A simple example in Python would be using `range()` to work with sequences. When creating a range of numbers, you define a start point, an endpoint, and an optional step value.
- The `range()` function generates a sequence of numbers, not including the last number you specify.
- It is commonly used with loops to perform an action a set number of times.
- Ranges can encompass different intervals; they can be open-ended or closed, depending on whether the endpoint is included.
integer generation
Integer generation involves creating whole numbers within a specified range. In various applications like simulations or game development, you often need random integers.
In Python, generating integers is straightforward, thanks to built-in functions. One of the primary functions used for this purpose is `randint()` from the `random` library.
In Python, generating integers is straightforward, thanks to built-in functions. One of the primary functions used for this purpose is `randint()` from the `random` library.
- `randint(a, b)` returns a random integer `N` such that the values are spread across a uniform distribution.
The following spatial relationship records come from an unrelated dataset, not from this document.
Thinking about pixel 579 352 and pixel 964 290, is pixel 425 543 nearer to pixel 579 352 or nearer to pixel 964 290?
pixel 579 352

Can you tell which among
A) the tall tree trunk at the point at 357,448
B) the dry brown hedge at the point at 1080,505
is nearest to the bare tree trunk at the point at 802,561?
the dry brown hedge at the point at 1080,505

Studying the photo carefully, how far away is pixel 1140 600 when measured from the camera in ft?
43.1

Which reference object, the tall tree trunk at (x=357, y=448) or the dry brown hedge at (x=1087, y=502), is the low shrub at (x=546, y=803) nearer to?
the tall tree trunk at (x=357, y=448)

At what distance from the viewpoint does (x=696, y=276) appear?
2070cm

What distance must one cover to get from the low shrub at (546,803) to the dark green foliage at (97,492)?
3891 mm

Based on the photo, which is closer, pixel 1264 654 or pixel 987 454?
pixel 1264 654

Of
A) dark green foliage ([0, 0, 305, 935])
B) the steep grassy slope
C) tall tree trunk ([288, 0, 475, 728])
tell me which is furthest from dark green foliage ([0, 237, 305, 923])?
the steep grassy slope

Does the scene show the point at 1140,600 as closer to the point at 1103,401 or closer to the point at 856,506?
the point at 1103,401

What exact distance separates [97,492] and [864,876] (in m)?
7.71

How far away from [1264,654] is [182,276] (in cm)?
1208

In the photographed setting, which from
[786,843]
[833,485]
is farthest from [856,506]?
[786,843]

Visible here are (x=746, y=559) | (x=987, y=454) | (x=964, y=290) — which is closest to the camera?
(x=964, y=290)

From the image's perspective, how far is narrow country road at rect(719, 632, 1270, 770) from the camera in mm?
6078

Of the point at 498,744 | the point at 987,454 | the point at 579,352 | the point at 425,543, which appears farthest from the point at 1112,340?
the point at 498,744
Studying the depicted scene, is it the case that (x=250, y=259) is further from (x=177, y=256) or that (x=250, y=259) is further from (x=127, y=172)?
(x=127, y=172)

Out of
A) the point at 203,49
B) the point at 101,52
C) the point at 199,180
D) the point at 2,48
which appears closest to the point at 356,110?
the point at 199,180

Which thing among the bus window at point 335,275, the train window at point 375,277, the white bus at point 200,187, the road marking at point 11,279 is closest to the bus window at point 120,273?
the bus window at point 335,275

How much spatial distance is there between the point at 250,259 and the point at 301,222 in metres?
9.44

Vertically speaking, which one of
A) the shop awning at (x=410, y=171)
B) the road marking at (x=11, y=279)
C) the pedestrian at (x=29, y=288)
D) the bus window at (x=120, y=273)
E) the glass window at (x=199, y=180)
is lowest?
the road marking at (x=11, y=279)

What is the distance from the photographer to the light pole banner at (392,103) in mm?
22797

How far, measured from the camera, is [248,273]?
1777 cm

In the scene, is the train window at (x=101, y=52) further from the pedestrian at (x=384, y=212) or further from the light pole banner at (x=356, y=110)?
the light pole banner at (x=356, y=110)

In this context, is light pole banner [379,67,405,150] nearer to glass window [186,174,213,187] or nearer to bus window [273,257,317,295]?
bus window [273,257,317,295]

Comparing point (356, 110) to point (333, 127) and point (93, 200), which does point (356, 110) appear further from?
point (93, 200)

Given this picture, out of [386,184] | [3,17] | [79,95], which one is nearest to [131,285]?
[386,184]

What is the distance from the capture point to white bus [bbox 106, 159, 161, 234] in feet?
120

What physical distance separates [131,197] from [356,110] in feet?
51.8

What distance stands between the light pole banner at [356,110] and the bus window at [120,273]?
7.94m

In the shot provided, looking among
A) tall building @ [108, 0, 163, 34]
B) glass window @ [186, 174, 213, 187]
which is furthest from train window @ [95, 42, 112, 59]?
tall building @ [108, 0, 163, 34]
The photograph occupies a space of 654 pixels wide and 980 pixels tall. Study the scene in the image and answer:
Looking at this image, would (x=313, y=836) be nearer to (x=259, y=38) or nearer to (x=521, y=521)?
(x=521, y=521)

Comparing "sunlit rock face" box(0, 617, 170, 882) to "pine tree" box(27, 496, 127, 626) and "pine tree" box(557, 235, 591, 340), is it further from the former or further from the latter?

- The function accommodates both endpoints (a and b) in the generated numbers.
random library
The random library in Python is a powerful and flexible tool for introducing randomness into your programs. Whether you want to shuffle a list, generate random numbers, or simulate random phenomena, the random library has functions to help.
Some of the most commonly used functions in the random library include:
Some of the most commonly used functions in the random library include:
- `random.randint(a, b)`: Returns a random integer N such that `a <= N <= b`.
- `random.choice(sequence)`: Returns a random element from a non-empty sequence like a list or a string.
- `random.random()`: Generates a random float number between 0.0 to 1.0.